ODE Models

For pharmacokinetic models without closed-form analytical solutions — saturable elimination, target-mediated drug disposition, transit compartments — ferx provides an adaptive ODE solver (Dormand-Prince RK45).

Structural model declaration

[structural_model]
  ode(obs_cmt=OBSERVABLE_COMPARTMENT, states=[state1, state2, ...])
  • obs_cmt — the compartment whose amount is compared to DV; must match a name in states
  • states — ordered list of state variable names; compartment index in data (CMT) maps to position in this list (1-indexed)

ODE equations

The [odes] block defines the right-hand side of the ODE system:

[odes]
  d/dt(state_name) = expression

Expressions can reference:

  • State variables by name
  • Individual parameters from [individual_parameters]
  • Arithmetic operators and functions (exp, log, sqrt, abs, etc.)
  • Conditional logic — the same if/else syntax as [individual_parameters]

Conditional ODE terms

[odes]
  d/dt(depot)   = -KA * depot
  if (central > KM_THRESHOLD) {
    d/dt(central) = KA * depot - VMAX * central / (KM + central)
  } else {
    d/dt(central) = KA * depot - CL_LIN * central
  }

States not assigned in the firing branch receive a derivative of 0.

Example: Michaelis-Menten elimination

A one-compartment oral model with saturable elimination:

[parameters]
  theta TVVMAX(10.0, 0.1, 1000.0)
  theta TVKM(2.0, 0.01, 100.0)

# # # # #

Instructions:
• 1. According to the ODE models text, why does ferx provide an adaptive ODE solver?
• 2. List every kind of thing that the ODE models text says expressions in the [odes] block can reference.
• 3. Continue the ODE models text from where it stops.

Saved entries:

# # # # #

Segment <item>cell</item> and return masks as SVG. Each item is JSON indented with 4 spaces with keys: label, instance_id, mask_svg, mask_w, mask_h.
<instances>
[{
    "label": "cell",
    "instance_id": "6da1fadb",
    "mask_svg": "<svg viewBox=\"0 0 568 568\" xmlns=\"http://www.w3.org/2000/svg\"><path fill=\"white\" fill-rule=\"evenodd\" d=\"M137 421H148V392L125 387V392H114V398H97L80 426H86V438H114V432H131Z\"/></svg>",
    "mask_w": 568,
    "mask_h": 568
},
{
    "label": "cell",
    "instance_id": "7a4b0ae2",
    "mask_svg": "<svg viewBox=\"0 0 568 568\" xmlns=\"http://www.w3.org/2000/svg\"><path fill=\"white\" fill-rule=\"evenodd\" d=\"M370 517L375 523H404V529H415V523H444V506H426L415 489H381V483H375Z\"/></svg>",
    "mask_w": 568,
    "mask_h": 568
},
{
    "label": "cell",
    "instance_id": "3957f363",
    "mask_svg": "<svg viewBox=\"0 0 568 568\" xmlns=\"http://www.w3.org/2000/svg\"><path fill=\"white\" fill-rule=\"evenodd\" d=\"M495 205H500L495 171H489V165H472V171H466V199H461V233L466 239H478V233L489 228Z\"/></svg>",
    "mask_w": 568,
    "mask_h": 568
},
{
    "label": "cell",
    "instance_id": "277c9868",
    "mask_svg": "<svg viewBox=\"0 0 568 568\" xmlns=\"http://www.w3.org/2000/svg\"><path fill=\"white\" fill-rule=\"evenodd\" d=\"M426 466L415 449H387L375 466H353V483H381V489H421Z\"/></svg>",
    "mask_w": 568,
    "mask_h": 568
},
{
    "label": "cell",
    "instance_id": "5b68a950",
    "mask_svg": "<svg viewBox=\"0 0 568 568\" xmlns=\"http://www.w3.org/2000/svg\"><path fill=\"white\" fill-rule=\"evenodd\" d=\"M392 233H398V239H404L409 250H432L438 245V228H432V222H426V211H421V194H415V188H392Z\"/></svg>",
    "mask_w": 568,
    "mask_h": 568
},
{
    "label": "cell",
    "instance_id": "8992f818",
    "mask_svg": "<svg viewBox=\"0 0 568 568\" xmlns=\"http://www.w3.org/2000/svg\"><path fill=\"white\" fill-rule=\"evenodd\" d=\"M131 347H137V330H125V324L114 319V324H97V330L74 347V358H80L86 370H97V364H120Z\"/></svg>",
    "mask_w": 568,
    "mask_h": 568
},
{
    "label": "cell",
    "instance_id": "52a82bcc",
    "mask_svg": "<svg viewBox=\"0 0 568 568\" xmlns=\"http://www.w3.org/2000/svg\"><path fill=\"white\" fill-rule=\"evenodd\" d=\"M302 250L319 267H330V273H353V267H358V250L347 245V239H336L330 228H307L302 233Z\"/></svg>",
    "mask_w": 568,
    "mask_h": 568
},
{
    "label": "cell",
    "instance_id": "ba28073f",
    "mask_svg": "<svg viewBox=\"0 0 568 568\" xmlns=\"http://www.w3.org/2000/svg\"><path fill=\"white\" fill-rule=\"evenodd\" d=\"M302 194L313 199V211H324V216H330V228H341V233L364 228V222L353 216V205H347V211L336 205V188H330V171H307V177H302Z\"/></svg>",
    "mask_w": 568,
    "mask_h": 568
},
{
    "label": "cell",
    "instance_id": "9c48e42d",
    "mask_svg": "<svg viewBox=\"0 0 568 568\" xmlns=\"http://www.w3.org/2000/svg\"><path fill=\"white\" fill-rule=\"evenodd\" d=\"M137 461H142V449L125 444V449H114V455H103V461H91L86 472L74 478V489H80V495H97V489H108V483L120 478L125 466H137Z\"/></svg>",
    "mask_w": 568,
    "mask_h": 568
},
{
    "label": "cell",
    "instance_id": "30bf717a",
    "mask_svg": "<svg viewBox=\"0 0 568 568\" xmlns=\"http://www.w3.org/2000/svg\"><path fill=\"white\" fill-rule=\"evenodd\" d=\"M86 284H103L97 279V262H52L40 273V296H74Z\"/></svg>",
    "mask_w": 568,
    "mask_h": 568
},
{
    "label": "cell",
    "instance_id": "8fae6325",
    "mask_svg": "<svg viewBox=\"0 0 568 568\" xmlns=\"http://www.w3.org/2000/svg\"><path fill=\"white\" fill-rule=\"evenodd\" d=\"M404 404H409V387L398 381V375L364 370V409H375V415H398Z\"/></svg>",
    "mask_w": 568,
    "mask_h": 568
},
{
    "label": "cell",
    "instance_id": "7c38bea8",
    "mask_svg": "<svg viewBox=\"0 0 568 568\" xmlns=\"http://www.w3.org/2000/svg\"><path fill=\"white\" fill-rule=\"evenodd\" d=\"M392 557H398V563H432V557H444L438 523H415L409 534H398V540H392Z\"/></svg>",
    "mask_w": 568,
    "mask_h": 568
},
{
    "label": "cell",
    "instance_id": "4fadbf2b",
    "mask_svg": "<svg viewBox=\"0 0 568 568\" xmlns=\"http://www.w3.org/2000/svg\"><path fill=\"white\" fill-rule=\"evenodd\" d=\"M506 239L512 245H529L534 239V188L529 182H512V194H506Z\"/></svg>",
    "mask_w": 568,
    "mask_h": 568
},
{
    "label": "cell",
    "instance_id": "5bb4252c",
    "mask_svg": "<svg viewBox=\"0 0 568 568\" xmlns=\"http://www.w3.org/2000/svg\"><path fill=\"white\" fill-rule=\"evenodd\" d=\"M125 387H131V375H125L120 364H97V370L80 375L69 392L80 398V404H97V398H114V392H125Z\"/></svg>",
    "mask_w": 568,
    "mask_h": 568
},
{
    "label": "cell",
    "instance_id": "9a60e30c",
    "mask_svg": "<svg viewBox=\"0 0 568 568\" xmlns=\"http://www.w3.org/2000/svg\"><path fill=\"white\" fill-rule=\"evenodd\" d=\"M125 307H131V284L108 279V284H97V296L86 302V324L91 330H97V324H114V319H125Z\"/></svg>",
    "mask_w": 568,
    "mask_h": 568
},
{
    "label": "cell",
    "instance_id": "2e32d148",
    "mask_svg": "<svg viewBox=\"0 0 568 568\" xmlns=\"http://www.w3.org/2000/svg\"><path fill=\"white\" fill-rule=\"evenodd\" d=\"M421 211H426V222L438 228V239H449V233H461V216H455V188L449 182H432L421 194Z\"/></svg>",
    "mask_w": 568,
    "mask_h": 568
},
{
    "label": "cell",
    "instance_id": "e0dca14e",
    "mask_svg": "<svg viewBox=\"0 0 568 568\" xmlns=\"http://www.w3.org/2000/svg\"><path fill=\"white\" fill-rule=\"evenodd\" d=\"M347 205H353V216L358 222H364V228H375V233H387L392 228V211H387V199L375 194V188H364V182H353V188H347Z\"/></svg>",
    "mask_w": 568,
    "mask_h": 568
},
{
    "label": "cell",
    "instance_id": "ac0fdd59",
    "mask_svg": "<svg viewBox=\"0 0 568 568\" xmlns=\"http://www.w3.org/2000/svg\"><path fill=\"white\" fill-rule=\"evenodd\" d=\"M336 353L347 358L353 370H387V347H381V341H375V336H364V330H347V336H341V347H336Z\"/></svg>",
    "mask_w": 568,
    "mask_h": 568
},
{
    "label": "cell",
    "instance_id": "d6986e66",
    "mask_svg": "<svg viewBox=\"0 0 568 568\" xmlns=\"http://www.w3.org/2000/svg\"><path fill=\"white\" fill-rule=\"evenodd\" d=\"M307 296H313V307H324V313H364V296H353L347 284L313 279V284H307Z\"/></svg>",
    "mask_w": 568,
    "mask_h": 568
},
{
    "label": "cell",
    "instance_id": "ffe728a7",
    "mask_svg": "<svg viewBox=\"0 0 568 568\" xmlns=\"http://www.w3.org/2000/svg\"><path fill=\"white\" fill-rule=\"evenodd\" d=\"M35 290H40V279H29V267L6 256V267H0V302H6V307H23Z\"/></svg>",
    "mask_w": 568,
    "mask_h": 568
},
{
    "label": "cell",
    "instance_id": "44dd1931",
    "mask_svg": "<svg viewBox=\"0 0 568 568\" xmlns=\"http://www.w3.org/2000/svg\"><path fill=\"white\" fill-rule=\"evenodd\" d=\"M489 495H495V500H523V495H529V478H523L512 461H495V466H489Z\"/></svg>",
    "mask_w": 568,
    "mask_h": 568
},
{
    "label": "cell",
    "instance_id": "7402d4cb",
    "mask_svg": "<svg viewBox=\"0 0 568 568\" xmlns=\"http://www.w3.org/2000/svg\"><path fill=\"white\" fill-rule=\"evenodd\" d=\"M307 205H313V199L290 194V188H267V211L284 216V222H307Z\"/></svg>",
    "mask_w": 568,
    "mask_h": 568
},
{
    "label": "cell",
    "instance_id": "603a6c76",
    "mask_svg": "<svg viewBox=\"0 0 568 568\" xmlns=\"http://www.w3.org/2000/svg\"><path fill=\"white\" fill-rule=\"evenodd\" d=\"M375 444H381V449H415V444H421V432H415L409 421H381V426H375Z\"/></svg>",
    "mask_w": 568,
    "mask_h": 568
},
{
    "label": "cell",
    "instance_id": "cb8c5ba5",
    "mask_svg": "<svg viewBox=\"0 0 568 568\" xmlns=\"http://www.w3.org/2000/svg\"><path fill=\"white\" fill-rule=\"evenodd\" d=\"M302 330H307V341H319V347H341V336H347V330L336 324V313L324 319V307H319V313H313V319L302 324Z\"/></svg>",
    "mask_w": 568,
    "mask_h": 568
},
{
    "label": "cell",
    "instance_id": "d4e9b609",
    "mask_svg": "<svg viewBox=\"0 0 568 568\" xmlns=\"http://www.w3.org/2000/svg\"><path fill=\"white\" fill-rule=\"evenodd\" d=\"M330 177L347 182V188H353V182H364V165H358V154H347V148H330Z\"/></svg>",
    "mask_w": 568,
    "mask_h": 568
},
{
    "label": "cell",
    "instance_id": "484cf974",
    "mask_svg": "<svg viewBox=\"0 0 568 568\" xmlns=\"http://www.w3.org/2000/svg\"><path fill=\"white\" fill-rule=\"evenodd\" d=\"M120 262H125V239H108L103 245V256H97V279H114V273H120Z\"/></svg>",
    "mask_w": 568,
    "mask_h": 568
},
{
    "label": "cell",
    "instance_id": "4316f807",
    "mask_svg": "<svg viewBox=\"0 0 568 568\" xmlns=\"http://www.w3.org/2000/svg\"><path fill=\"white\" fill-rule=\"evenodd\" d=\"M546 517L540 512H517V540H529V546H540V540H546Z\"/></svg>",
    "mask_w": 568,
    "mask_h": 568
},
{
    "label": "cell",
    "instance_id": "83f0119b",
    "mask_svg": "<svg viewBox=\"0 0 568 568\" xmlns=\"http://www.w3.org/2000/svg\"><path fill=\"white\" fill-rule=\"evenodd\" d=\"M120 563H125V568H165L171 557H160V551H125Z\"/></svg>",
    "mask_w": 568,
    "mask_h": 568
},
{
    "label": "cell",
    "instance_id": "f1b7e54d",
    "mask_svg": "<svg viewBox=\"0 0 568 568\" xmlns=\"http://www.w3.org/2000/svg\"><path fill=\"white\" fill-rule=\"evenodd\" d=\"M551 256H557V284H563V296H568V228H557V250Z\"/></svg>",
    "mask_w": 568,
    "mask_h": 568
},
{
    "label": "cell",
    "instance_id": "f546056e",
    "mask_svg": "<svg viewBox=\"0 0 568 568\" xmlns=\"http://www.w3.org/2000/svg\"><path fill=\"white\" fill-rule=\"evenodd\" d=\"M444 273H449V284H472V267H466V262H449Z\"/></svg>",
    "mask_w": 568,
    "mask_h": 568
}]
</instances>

# # # # #

Answer section:
• 1. Some pharmacokinetic models have no closed-form analytical solution, such as those with saturable elimination, target-mediated drug disposition, or transit compartments. The adaptive ODE solver (Dormand-Prince RK45) is provided for these models.

• 2.
- State variables by name
- Individual parameters from [individual_parameters]
- Arithmetic operators and functions (exp, log, sqrt, abs, etc.)
- Conditional logic, using the same if/else syntax as [individual_parameters]

• 3.
  theta TVV(10.0, 0.1, 500.0)
  theta TVKA(1.0, 0.01, 50.0)

  omega ETA_VMAX ~ 0.09
  omega ETA_V    ~ 0.04

  sigma PROP_ERR ~ 0.1

[individual_parameters]
  VMAX = TVVMAX * exp(ETA_VMAX)
  KM   = TVKM
  V    = TVV * exp(ETA_V)
  KA   = TVKA

[structural_model]
  ode(obs_cmt=central, states=[depot, central])

[odes]
  d/dt(depot)   = -KA * depot
  d/dt(central) = KA * depot / V - VMAX * central / (KM + central)

[error_model]
  DV ~ proportional(PROP_ERR)

[fit_options]
  method     = focei
  maxiter    = 500
  covariance = true

Note: the central compartment holds the drug amount, not concentration. Dividing by V inside the ODE (as done with KA * depot / V) converts to concentration for the elimination term.

Solver settings

Setting Value
Method Dormand-Prince RK45 (explicit adaptive)
Absolute tolerance 1e-6
Relative tolerance 1e-4
Max steps 10,000
Initial step size 0.1
Minimum step size 1e-12

The solver adapts step size based on local error estimates. See also ODE Models — Solver Details for the full reference.

Dose handling in ODE models

  • Bolus doses — applied as instantaneous state changes at dose times: state[cmt] += amt. CMT=1 maps to states[0], CMT=2 to states[1], etc.
  • Infusion doses (RATE > 0) — treated as a continuous zero-order input. The integrator timeline is broken at infusion end (time + amt/rate) and +rate is added to the target compartment’s derivative for each segment within the infusion. Overlapping infusions on the same compartment sum rates.
  • Multiple doses — the ODE is integrated in segments between dose events, with state discontinuities at each bolus.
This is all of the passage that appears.